(Records excerpted from a collection)
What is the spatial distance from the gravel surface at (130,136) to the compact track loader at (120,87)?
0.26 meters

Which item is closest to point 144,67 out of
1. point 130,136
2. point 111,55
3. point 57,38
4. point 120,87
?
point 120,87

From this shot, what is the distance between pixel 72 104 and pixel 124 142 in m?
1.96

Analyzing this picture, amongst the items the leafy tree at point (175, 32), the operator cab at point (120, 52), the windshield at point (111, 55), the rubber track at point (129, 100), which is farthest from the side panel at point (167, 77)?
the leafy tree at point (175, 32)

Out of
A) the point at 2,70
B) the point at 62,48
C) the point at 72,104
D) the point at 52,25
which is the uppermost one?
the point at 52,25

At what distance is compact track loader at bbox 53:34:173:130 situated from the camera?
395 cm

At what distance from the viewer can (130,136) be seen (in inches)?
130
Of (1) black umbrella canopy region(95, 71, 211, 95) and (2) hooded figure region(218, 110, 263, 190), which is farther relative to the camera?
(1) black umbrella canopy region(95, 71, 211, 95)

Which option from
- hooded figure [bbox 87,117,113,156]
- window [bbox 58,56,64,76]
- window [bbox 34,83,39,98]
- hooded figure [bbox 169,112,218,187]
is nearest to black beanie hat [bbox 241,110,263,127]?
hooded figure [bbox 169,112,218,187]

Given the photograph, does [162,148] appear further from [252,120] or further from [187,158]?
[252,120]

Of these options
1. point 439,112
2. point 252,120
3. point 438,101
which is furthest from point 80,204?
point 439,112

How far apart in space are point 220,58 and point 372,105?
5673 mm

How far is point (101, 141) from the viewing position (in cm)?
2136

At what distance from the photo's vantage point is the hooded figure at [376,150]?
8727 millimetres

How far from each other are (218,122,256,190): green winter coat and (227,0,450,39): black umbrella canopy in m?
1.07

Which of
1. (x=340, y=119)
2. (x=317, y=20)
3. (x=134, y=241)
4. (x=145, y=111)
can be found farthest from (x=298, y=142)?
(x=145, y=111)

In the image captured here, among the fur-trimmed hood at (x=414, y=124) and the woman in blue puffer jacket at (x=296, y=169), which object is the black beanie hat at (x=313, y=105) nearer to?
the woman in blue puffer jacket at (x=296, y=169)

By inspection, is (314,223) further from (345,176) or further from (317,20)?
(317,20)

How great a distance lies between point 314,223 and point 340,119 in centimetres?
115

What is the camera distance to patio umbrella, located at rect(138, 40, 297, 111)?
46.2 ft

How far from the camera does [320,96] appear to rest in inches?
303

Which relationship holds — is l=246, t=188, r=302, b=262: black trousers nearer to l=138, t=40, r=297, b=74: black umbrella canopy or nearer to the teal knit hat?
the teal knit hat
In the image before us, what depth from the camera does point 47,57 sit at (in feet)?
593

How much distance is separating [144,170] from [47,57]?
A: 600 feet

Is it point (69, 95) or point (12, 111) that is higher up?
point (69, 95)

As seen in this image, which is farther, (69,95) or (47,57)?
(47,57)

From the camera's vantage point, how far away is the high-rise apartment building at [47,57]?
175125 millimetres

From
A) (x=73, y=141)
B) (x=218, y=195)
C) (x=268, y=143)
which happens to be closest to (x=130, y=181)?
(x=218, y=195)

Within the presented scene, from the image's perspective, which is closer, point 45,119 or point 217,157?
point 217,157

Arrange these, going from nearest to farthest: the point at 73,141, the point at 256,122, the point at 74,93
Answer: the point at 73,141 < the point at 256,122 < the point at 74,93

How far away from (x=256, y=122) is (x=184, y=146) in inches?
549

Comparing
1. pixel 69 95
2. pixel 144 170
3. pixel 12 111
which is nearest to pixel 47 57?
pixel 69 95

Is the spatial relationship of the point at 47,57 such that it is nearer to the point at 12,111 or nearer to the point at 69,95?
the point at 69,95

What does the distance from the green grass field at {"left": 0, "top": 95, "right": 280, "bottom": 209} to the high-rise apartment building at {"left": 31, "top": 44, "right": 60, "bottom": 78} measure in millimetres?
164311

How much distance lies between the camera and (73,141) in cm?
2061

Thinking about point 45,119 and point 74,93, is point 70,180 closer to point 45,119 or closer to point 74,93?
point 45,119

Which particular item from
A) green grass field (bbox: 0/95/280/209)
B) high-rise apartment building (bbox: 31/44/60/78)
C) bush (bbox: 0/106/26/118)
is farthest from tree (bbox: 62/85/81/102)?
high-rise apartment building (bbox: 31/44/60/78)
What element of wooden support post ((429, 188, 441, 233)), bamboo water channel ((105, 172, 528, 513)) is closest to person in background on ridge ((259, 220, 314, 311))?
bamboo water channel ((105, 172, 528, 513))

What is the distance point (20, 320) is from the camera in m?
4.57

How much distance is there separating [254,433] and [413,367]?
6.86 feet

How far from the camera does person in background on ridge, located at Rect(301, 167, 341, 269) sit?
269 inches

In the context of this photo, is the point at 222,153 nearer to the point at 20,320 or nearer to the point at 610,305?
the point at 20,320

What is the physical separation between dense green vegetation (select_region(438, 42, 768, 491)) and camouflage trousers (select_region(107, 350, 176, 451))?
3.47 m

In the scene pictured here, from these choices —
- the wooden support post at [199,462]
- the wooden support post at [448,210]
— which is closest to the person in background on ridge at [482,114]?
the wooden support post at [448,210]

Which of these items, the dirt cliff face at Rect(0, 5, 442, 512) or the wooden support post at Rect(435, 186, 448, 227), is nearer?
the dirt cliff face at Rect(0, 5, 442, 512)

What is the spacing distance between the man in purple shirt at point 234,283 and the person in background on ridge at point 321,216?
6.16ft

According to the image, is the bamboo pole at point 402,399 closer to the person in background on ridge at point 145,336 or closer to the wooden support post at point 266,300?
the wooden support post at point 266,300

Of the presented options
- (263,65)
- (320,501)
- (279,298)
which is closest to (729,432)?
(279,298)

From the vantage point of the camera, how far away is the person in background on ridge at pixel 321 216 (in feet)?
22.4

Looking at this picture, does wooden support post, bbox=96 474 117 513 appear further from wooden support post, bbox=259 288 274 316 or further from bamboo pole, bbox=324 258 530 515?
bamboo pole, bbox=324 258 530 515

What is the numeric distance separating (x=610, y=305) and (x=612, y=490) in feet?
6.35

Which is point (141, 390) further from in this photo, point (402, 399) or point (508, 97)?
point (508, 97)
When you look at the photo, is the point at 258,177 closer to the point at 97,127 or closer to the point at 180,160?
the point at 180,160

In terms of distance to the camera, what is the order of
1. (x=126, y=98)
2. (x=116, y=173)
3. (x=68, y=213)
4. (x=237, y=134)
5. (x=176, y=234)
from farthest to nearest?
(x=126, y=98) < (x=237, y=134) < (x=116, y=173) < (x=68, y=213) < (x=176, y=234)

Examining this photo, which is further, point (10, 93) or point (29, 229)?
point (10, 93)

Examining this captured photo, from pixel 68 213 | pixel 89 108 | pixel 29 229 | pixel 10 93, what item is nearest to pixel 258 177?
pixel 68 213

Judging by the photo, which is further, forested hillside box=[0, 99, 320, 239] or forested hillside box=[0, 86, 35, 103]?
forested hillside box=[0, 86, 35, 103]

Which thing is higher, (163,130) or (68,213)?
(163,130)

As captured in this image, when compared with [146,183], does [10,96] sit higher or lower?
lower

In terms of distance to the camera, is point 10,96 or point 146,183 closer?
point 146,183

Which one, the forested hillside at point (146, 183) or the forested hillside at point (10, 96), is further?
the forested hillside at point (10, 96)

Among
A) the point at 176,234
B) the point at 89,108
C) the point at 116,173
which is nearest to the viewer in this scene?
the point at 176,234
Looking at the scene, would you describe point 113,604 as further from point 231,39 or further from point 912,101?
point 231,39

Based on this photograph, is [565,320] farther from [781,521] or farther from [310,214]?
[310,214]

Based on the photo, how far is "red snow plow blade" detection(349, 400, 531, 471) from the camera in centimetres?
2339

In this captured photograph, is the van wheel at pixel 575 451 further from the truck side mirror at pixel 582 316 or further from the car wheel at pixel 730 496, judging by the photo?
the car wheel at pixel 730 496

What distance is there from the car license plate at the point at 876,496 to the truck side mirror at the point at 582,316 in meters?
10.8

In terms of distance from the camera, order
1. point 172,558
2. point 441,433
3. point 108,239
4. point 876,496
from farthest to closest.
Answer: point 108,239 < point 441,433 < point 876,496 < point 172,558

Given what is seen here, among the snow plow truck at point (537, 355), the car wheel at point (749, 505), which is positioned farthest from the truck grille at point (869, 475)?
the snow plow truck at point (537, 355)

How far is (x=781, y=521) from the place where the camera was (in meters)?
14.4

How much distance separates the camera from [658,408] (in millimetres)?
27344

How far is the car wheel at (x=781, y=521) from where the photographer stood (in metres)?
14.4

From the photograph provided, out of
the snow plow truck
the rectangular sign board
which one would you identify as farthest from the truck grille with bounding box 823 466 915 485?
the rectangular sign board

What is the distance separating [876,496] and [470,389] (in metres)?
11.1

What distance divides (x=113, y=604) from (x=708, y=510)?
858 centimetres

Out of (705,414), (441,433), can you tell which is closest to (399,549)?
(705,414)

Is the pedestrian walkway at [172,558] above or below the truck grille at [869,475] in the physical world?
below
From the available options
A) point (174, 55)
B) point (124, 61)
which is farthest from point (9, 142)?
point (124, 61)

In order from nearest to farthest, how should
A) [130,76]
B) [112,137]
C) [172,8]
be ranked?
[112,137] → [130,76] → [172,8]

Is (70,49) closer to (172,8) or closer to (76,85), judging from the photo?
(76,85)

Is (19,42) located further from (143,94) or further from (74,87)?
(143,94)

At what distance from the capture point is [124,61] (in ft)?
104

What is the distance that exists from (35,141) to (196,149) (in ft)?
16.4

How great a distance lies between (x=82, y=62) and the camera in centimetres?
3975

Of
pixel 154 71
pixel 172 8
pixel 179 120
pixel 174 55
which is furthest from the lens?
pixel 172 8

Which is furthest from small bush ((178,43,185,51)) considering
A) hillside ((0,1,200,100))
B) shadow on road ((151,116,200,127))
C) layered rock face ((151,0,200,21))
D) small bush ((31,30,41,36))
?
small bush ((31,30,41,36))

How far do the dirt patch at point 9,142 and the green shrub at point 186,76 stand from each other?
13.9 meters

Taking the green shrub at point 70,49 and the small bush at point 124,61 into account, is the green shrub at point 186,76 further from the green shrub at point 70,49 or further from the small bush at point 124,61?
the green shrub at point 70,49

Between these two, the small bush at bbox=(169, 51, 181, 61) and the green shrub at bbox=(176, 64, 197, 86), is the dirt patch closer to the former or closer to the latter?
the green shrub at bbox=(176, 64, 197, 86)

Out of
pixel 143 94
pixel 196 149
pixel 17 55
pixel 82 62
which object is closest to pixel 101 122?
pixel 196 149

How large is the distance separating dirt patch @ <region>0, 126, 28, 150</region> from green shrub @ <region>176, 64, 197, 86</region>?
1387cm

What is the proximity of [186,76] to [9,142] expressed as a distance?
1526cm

■ **Task to complete**: Every line from the line containing "Is (70,49) closer" to the last line of the material above must be repeated exactly, and no other line.

■ **Final result**:
Is (70,49) closer to (172,8) or closer to (76,85), judging from the photo?
(76,85)

Is (19,42) located further from (143,94) or further from (74,87)?
(143,94)

At what distance from the capture point is [124,61] (in ft)?
104

What is the distance that exists from (35,141) to (196,149) (in ft)?
16.4

How great a distance lies between (x=82, y=62) and the camera in centimetres?
3975

Of
pixel 154 71
pixel 172 8
pixel 179 120
pixel 174 55
which is furthest from the lens?
pixel 172 8

Which is furthest from small bush ((178,43,185,51)) considering
A) hillside ((0,1,200,100))
B) shadow on road ((151,116,200,127))
C) layered rock face ((151,0,200,21))
D) small bush ((31,30,41,36))
?
small bush ((31,30,41,36))

How far do the dirt patch at point 9,142 and the green shrub at point 186,76 stand from each other?
13.9 meters

Taking the green shrub at point 70,49 and the small bush at point 124,61 into account, is the green shrub at point 186,76 further from the green shrub at point 70,49 or further from the small bush at point 124,61?
the green shrub at point 70,49

Between these two, the small bush at bbox=(169, 51, 181, 61) and the green shrub at bbox=(176, 64, 197, 86), is the dirt patch closer to the former or closer to the latter?
the green shrub at bbox=(176, 64, 197, 86)

Out of
pixel 143 94
pixel 196 149
pixel 17 55
pixel 82 62
which object is closest to pixel 101 122?
pixel 196 149

How large is the distance separating dirt patch @ <region>0, 126, 28, 150</region> from green shrub @ <region>176, 64, 197, 86</region>?
1387cm

What is the proximity of [186,76] to [9,142] expressed as a distance?
1526cm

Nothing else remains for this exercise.